The rule of only the applicant entering the building continues. My wife had to remain outside. I was given a form to fill out which I did at a very small table crowded by others. In addition to answering normal expected questions they also wanted to know blood type, parents names and names of any children.
Outside my wife encountered another person from my home state. He had limited Spanish skills so she helped him out in getting information he needed and translating it to him. The guard at the door spoke only Spanish.
Next for me came standing in line to check the filled out form. My information checked out earning me the words said in a curt manner, “second floor,” from the lady.
There I found no signs just a row of cubicles. Seeing my bewilderment an employee coming up the stairs pointed me to waiting area with about 25 other people.
Eventually I heard my name called. But because of the way the cubicles and waiting chairs are placed the sound of the voice seemed to come from possibly three different locations. And I could not see anyone looking up. With the help of another applicant I located the one who called. The employee took my paper and indicated I should return to my seat. Soon another lady called my name. It took awhile for them and me to figure out that two employees thought they were to process my papers. I saw the same thing happen to another person as well.
Within ten minutes the first lady called my name again. This time she smiled. Amazing to me the employees do not do it more often. The smile, in my opinion, make the experience better and demonstrates the friendliness that Colombians are known for. I am also reminded of my experience at Singapore immigration. The computer monitors had a mirror attached. When I asked the attendant why that was there she said, “They are to remind us to smile.”

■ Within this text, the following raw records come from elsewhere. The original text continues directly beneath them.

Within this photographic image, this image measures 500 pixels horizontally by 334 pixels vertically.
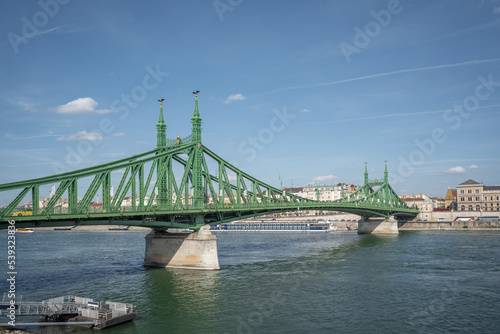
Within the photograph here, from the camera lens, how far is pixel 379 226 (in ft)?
475

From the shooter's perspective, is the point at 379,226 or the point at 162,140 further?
the point at 379,226

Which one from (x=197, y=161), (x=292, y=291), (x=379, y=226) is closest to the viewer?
(x=292, y=291)

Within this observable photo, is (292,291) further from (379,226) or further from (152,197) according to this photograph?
(379,226)

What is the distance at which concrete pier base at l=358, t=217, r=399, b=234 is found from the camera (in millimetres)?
142250

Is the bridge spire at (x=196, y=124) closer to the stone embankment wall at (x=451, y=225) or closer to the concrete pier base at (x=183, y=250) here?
the concrete pier base at (x=183, y=250)

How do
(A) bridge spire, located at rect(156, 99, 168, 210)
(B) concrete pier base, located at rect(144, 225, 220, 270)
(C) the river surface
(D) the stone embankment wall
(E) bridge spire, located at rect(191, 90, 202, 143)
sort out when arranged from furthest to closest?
1. (D) the stone embankment wall
2. (E) bridge spire, located at rect(191, 90, 202, 143)
3. (A) bridge spire, located at rect(156, 99, 168, 210)
4. (B) concrete pier base, located at rect(144, 225, 220, 270)
5. (C) the river surface

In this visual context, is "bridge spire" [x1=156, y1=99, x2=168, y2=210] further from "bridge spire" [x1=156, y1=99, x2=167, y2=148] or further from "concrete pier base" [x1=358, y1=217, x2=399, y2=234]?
"concrete pier base" [x1=358, y1=217, x2=399, y2=234]

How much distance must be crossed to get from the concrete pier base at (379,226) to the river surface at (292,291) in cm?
6417

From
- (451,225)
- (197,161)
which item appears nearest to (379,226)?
(451,225)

The immigration employee showed me that she had entered the information from the page to a computer program. I double-checked her entries for accuracy. She pointed out the expiration date would be five years away.
Now came one of the major improvements in the system. You can pay via credit card right there. However they still do not accept cash at the immigration office. Anyone wishing to pay in that manner still must go to the proper bank first.
With everything looking good I thanked her for her help and she sent me to another room next to them. Three employees sat at computers with cameras and fingerprint machines attached. My fingerprints were contributed to the system then a photo taken. The man even asked me to approve the photo.
Back at the first floor exiting the building I asked the young man at the door when I could pick up my finished cedula. In English he told me four business days.
Of course when I did pick up my new identification days later my wife looked at it and said, “Why didn’t you smile?”
There is more information available about the expat cedula on the department’s website.
Getting the cédula is somewhat of a pain and can be confusing. Colombia is working to make the process easier. And I am sure they will continue to improve it. If I was to make any suggestion it would be to also put their webpage in English and have more fluent English speaking guards at the door and initial people to provide information.